Really good pics! Nice rhoms


----------



## piranha 13 (Feb 16, 2003)

nice pics. is that your rhom in your avatar? i love their red eyes.


----------



## GARGOYLE (Feb 12, 2003)

nice rhoms. did you make that pond yourself?


----------



## Young Gotti (Jan 29, 2003)

That's were i got my first red. Not a bad place. But i asked him if they could get Caribe,Ternetzi's, or piraya's He said that they were illegal to bring into Canada and had never heard of them. do u live near there. my G/F's house is on Wrankin(sp).Actually I'm driving down there today. Probably go to the Pro Fish Centre Tomorrow.


----------



## Winkyee (Feb 17, 2003)

The pond in my pictures was an indoor pond I maintained at work a few years ago.I'm not sure how many gallons it was , It was about 30 inches at the deepest and pretty easy to make and maintain. We had a large metal halide lamp above it (I believe it was 1000 watts and cost was around $200 Canadian) It was stocked it with native fish.Sickleback carp sucker, bluegills , smallmouth bass and a yellow perch or two.The base (under the membrane) was sand bags to mold the shape of the bottom and the outside front was interlocking landscaping blocks.It was constructed against a block wall .

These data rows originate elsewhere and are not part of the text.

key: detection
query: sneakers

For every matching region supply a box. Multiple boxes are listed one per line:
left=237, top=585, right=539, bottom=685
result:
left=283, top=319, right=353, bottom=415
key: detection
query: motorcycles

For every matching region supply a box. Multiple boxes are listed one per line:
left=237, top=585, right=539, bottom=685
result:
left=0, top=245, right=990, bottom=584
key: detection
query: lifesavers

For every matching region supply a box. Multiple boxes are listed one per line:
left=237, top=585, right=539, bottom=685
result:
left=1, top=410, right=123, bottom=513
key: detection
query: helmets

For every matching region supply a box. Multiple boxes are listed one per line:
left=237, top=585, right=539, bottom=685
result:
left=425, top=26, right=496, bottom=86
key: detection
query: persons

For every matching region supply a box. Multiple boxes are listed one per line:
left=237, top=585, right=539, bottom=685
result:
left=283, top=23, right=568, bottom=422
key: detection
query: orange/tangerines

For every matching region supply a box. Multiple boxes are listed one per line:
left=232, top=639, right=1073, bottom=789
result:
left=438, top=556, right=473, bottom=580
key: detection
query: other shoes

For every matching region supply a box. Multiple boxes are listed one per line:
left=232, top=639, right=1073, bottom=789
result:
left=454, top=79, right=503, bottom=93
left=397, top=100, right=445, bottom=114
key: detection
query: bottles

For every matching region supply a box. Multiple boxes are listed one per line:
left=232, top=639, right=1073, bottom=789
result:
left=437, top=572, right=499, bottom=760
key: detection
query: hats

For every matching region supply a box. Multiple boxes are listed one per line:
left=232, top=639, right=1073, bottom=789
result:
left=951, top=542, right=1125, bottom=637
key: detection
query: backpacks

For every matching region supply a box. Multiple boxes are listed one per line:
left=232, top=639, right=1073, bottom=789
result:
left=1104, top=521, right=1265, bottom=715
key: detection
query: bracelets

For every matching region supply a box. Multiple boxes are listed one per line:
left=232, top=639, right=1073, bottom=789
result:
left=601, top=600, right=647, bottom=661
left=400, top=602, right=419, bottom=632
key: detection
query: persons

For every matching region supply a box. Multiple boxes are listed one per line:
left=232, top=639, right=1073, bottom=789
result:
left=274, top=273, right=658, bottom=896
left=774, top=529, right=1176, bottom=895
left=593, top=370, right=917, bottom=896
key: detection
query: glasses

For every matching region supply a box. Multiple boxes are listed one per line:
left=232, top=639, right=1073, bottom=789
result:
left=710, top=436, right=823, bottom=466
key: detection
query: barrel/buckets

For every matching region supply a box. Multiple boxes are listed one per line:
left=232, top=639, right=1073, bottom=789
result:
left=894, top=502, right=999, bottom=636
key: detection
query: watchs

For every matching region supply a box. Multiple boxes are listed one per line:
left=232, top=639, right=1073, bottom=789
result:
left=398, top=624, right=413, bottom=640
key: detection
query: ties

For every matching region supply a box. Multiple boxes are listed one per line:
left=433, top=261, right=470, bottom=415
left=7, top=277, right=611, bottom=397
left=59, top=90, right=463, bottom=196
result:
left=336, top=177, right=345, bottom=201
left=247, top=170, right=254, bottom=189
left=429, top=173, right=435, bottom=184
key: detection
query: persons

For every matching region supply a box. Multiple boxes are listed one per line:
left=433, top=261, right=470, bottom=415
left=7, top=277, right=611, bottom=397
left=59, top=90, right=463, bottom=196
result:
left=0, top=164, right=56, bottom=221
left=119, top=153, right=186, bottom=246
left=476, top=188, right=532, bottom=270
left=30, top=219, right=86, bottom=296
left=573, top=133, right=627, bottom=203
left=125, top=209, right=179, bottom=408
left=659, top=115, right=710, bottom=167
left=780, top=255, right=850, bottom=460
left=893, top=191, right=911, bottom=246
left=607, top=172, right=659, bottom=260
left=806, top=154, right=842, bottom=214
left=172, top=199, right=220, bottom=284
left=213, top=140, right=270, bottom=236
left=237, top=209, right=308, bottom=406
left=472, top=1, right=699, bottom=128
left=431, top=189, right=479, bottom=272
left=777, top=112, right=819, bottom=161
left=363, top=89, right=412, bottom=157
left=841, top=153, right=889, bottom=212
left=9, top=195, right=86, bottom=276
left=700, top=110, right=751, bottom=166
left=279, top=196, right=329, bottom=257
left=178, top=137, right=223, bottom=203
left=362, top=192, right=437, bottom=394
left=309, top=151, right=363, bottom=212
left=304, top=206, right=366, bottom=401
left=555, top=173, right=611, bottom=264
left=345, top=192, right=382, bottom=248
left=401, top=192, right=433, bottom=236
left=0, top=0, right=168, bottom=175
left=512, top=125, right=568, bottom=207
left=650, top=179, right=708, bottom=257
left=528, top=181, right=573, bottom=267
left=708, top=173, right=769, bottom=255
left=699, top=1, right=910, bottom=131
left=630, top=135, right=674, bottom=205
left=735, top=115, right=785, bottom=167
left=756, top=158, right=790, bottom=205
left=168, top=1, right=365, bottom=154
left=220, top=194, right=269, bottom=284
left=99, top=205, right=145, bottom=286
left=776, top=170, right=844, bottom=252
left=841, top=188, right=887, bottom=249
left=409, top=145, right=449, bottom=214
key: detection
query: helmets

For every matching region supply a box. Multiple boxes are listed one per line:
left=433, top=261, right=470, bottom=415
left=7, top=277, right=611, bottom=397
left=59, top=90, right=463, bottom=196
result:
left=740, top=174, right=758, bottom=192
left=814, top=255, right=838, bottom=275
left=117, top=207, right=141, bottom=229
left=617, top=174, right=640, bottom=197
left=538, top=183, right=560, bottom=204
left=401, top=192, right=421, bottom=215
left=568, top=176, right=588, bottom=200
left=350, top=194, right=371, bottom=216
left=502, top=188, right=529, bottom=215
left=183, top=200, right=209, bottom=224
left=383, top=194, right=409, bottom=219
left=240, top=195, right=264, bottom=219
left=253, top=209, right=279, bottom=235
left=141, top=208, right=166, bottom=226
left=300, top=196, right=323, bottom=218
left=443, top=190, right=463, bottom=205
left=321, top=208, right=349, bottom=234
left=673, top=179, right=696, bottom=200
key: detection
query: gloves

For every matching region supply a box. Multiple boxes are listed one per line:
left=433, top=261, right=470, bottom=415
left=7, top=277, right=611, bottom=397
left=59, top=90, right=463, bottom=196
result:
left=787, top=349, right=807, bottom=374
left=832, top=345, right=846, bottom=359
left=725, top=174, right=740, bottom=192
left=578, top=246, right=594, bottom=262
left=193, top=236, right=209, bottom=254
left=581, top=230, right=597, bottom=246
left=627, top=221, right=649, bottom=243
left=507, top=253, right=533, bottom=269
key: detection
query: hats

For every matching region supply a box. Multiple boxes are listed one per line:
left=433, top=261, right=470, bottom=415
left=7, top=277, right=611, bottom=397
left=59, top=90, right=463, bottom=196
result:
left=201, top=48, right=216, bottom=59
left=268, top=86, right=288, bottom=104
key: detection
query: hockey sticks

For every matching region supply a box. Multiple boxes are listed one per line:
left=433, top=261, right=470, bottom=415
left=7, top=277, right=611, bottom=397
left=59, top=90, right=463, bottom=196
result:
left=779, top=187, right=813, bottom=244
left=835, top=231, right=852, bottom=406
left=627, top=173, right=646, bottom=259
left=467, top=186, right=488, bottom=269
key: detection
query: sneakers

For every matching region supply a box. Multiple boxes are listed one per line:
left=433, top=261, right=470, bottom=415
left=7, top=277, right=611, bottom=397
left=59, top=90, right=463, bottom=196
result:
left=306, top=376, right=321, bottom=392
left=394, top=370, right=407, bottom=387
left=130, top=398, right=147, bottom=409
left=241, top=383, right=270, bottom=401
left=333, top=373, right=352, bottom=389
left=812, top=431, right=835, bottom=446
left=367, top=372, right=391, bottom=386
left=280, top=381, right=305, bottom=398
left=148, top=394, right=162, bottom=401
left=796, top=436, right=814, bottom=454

As far as legality of bringing fish into Canada I talked to Canada Customs this week, (I called the Ambassador Bridge) Canada Customs was pretty clear with me that , "As long as the fish wasn't on any endangered or protected species list it can be brought in." You need to pay the PST and GST at point of importation. Best case scenario. I supposed worst case would be getting tied up in Customs for a few hours only to be sent back to US because of lack of species identification or something stupid like that.


----------



## thePACK (Jan 3, 2003)

sweet pic. rip'em


----------